Records for processing:
....
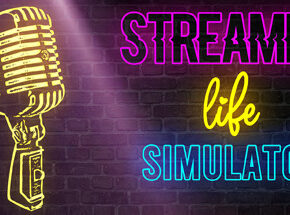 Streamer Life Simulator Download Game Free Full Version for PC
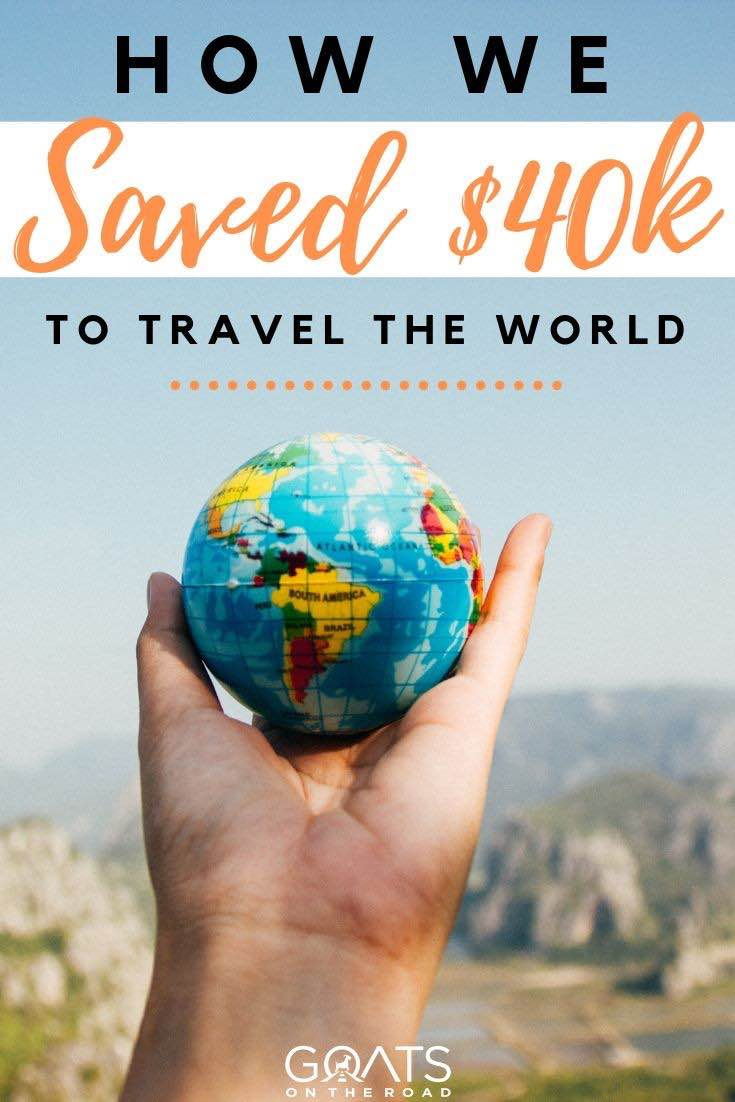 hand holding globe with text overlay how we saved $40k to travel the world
....
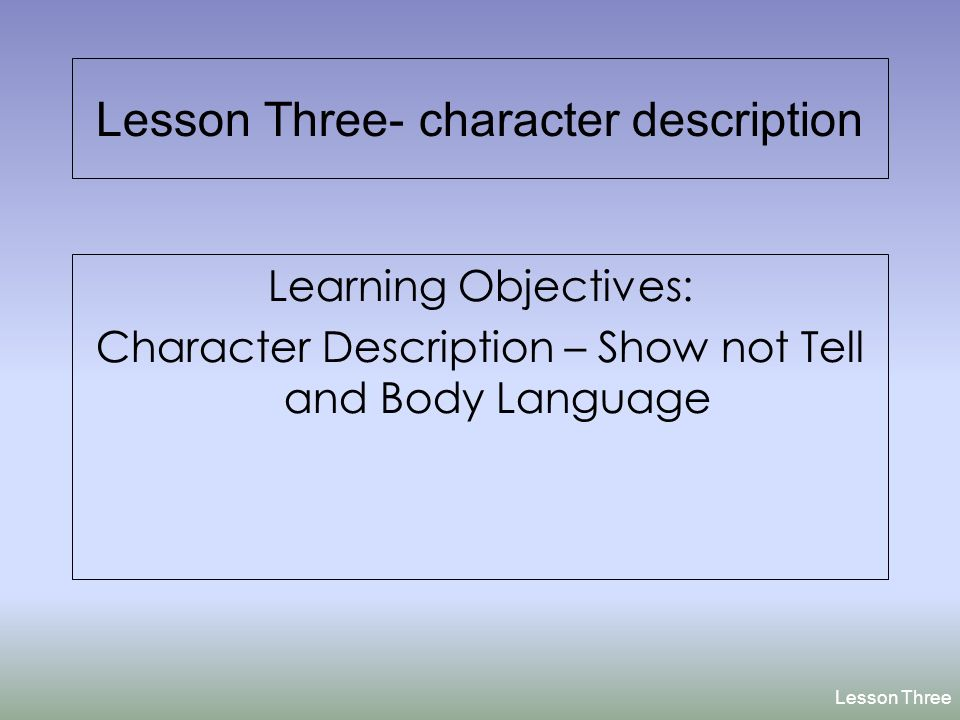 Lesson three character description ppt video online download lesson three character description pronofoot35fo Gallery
....
Exact copy, pictures excluded: every line above from the one containing "Streamer Life Simulator" to the one containing "hand holding globe", inclusive, and nothing more.

The answer:
 Streamer Life Simulator Download Game Free Full Version for PC
 hand holding globe with text overlay how we saved $40k to travel the world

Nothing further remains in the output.